Excerpt:

Reliability Analysis: Fundamental Aspects and Methods

Organizer and Session Chair: Sneh Gulati, Florida International University


Productivity and Reliability Aspects in Drug Development

Amarjot Kaur and Ansuman Bagchi
Merck and Schering Plough

The drug development is a long and complex process that primarily hinges on four development stages: drug discovery, preclinical development, clinical development, and manufacturing. Since the development process entails high costs and competitive timelines, it requires utility of innovative and reliable methods for effective decision making and to help standardize processes. The ultimate goal is to increase productivity and to shorten time between discovery and marketing of products. In this presentation we will discuss the aspects of reliability and productivity as encountered at various stages of the drug development along with relevant illustrative examples.


Goodness-of-Fit Tests Based on Arbitrarily Censored Samples

Zhenmin Chen
Florida International University

The goal of the goodness-of-fit test is to check whether the underlying probability distribution, from which a sample is drawn, differs from a hypothesized distribution. Numerous research papers have been published in this area. The purpose of this paper is to provide a goodness-of-fit test statistic which works for any kind of censored data formed by order statistics. While the test statistic is developed for testing whether the underlying probability distribution differs from a uniform distribution, the test statistic can be used to check whether the underlying distribution differs from any hypothesized distribution as well. The performance of the method proposed in this research is evaluated using Monte Carlo simulation.

Supplied entries:

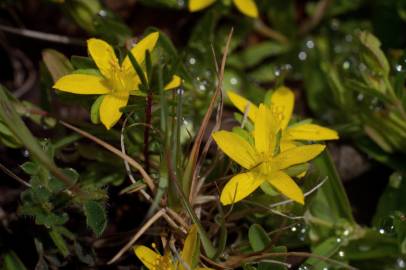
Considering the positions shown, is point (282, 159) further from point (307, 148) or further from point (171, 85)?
point (171, 85)

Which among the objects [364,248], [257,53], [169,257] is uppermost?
[257,53]

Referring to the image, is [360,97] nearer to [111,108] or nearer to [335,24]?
[335,24]

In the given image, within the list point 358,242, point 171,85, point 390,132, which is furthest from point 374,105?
point 171,85

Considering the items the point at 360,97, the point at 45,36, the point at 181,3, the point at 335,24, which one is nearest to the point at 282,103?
the point at 360,97

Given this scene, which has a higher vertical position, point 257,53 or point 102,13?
point 102,13

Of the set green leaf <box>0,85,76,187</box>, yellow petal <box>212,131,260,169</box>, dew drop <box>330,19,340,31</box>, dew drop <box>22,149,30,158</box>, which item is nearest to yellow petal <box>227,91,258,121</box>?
yellow petal <box>212,131,260,169</box>

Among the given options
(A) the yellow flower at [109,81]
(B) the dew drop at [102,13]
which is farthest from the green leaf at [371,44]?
(B) the dew drop at [102,13]
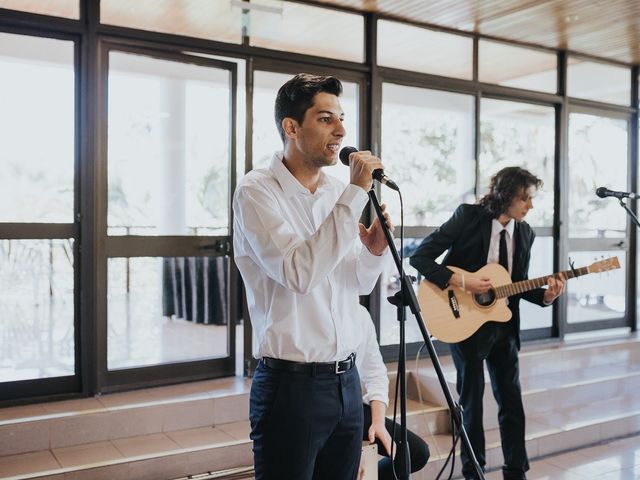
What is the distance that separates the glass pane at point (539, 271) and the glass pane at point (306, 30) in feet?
7.65

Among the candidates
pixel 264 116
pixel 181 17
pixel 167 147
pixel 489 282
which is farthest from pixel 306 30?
pixel 489 282

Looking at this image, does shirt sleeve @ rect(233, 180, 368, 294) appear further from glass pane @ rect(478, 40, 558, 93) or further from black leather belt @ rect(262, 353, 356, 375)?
glass pane @ rect(478, 40, 558, 93)

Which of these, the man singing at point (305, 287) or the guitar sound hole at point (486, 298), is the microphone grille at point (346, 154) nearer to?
the man singing at point (305, 287)

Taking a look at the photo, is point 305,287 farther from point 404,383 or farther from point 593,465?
point 593,465

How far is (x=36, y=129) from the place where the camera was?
378 centimetres

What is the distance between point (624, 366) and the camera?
5379mm

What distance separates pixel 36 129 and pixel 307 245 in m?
2.88

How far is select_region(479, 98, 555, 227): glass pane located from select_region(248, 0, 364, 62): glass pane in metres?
1.34

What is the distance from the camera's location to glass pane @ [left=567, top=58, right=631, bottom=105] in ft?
20.0

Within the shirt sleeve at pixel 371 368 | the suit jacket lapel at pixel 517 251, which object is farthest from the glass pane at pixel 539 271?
the shirt sleeve at pixel 371 368

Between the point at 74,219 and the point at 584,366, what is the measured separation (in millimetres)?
3915

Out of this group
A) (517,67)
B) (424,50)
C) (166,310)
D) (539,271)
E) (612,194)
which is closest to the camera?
(612,194)

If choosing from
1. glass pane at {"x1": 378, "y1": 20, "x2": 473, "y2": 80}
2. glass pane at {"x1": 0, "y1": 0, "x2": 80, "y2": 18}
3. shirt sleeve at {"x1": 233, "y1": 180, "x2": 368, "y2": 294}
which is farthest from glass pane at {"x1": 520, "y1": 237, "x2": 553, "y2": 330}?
shirt sleeve at {"x1": 233, "y1": 180, "x2": 368, "y2": 294}

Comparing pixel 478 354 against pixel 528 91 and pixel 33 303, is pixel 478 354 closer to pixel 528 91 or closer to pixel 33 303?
pixel 33 303
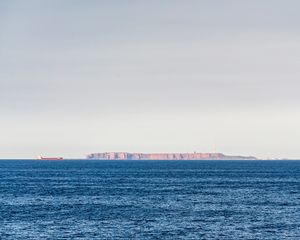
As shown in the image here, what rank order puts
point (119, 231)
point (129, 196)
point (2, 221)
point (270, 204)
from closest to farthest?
point (119, 231) < point (2, 221) < point (270, 204) < point (129, 196)

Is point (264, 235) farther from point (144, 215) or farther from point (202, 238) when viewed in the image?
point (144, 215)

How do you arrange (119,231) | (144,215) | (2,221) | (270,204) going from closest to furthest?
(119,231), (2,221), (144,215), (270,204)

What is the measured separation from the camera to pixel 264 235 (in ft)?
242

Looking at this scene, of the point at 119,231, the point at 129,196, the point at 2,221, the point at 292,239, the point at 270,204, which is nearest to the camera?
the point at 292,239

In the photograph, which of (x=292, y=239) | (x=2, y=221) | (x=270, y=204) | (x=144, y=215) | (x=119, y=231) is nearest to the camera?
(x=292, y=239)

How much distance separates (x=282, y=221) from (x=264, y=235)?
12.9m

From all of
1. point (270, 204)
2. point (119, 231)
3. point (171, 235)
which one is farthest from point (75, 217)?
point (270, 204)

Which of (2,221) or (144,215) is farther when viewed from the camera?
(144,215)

Exercise set:
**a)** Answer these questions from the reliability session abstracts, one answer per line, marked as the questions are:
(i) Who organized and chaired the session?
(ii) Which four stages of drug development does the first abstract name?
(iii) What method is used to evaluate the goodness-of-fit test statistic?
**b)** Carry on the reliability session abstracts from their last sentence, writing the next entry in the same format.

Results for each task:
**a)**
(i) Sneh Gulati of Florida International University.
(ii) Drug discovery, preclinical development, clinical development, and manufacturing.
(iii) Monte Carlo simulation.

**b)**
Anatomy of the Failure Rate Function: A Mathematical Dissection

Nozer D. Singpurwalla
DARPA and George Washington University

The failure rate function plays a key role in engineering reliability, survival analysis, actuarial work, mathematical finance, forensic science, and warrantology. In this talk I explore some subtle aspects of the failure rate function, including a paradox that it spawns, and argue that the commonly used exponentiation formula used by engineers does not always hold.